Each program suits different entrepreneurial needs. For instance, founders in the pre-revenue stage might find the Netherlands or France more accessible due to lower financial barriers and available incubator support. High-growth tech companies with valuable intellectual property could benefit from the UK’s expedited settlement process. For U.S. citizens, the Netherlands DAFT is particularly appealing, with OpenVisa describing it as the best option, stating, "And it’s not even close".
Before applying, research each program’s current requirements and ensure you meet its endorsement or innovation criteria. Many successful applications rely on partnerships with local incubators or government-backed organizations.
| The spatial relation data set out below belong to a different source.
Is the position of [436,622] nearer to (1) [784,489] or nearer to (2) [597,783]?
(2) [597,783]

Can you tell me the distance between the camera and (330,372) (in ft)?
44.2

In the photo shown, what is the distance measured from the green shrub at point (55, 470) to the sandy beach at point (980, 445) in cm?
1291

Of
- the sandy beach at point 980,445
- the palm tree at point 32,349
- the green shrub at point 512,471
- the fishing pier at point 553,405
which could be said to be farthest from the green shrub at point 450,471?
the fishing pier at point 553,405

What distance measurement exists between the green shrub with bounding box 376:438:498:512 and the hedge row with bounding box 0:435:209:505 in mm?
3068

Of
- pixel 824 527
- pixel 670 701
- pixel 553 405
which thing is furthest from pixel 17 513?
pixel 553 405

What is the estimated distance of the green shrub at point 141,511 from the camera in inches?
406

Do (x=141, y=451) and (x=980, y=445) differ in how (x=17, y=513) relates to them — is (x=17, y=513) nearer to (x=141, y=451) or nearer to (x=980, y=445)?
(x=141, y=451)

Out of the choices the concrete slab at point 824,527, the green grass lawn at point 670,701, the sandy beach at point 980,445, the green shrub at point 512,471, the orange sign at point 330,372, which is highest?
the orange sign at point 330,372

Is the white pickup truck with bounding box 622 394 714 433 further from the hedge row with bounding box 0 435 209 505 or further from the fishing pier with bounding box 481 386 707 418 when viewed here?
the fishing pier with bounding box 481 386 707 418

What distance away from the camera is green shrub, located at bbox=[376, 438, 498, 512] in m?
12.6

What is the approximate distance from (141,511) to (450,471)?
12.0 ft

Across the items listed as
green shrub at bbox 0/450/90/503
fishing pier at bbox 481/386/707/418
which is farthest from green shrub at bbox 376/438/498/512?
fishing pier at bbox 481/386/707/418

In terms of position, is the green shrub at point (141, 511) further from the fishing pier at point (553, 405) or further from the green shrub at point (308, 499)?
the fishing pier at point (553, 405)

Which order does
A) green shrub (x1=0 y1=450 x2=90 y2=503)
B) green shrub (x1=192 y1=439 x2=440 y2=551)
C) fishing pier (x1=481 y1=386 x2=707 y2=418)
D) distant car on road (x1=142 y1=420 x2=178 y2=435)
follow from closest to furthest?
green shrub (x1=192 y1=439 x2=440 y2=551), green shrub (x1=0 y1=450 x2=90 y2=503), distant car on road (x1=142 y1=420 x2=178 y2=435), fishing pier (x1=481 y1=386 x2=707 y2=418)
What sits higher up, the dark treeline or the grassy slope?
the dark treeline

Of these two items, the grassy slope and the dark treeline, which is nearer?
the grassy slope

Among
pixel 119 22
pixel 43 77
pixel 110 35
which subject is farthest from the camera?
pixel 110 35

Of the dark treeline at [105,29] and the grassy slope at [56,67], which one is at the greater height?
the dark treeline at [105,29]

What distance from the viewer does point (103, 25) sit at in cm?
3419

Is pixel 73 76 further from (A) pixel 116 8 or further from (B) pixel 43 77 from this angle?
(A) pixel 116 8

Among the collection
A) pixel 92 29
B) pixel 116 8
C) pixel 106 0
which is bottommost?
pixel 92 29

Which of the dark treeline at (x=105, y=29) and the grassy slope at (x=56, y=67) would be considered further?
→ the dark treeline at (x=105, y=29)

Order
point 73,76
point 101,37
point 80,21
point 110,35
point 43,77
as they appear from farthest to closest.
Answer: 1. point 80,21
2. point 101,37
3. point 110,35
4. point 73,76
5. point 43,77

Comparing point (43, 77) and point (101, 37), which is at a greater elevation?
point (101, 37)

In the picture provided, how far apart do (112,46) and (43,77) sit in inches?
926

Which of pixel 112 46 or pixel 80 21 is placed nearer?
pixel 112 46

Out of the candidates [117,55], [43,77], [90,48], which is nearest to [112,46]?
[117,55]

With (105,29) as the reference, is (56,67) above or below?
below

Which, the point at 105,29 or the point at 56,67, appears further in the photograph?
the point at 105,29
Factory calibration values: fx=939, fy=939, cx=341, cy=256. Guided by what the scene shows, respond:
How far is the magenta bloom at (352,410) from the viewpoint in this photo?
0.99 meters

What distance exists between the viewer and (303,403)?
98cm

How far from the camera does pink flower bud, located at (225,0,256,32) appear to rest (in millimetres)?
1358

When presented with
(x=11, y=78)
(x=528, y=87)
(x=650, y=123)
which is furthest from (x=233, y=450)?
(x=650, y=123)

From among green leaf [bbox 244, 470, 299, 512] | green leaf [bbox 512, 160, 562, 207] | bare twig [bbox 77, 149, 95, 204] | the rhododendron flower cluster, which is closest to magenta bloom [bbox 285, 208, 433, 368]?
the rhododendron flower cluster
Be prepared to cover costs such as minimum investments, endorsement fees, healthcare surcharges, and personal funds – like the £1,270 required in the UK, which must be held for 28 days.
For entrepreneurs looking to expand internationally while maintaining a U.S. presence, pairing a U.S. business entity with an international startup visa can offer the best of both worlds. Tools like Business Anywhere simplify remote management with services such as a virtual mailbox, registered agent, and online notary. Whether you’re aiming to reach European Union customers through Estonia or seeking long-term residency in France, the right startup visa can help turn your global business goals into reality.
Choose a program that aligns with your business stage, target market, and citizenship, and take the first step toward international expansion.
FAQs
Which startup visa is best for my business stage?
The best visa for your startup largely depends on your business’s current stage and specific needs. If you’re an early-stage founder, the O-1A visa could be a great fit, especially if you have notable achievements in your field. Alternatively, entrepreneurs from treaty countries making substantial investments might look into the E-2 visa. For businesses planning to expand operations into the U.S., the L-1 visa is often the go-to option. Meanwhile, later-stage startups aiming to hire specialized talent may find the H-1B visa to be the most suitable choice.
Can my co-founders and family apply with me?
Yes, many startup visa programs let co-founders and family members apply with you. Co-founders are often included as part of the business team, while family members typically qualify as dependents or accompanying relatives, based on the immigration rules of the country in question.
What are the most common reasons startup visa applications get rejected?
When applying for a startup visa, rejections often occur for several reasons: not meeting the program’s eligibility criteria, submitting incomplete or incorrect paperwork, failing to provide adequate financial proof, or performing poorly during the interview. Other common issues include prior visa violations, unclear travel intentions, suspected plans to immigrate permanently, or submitting fake documents or misleading information.
To increase your chances of approval, ensure your application is thorough and accurate. Double-check that all documents meet the requirements, clearly outline your business plans, and provide strong evidence of your financial stability. Every detail matters when it comes to presenting a solid case.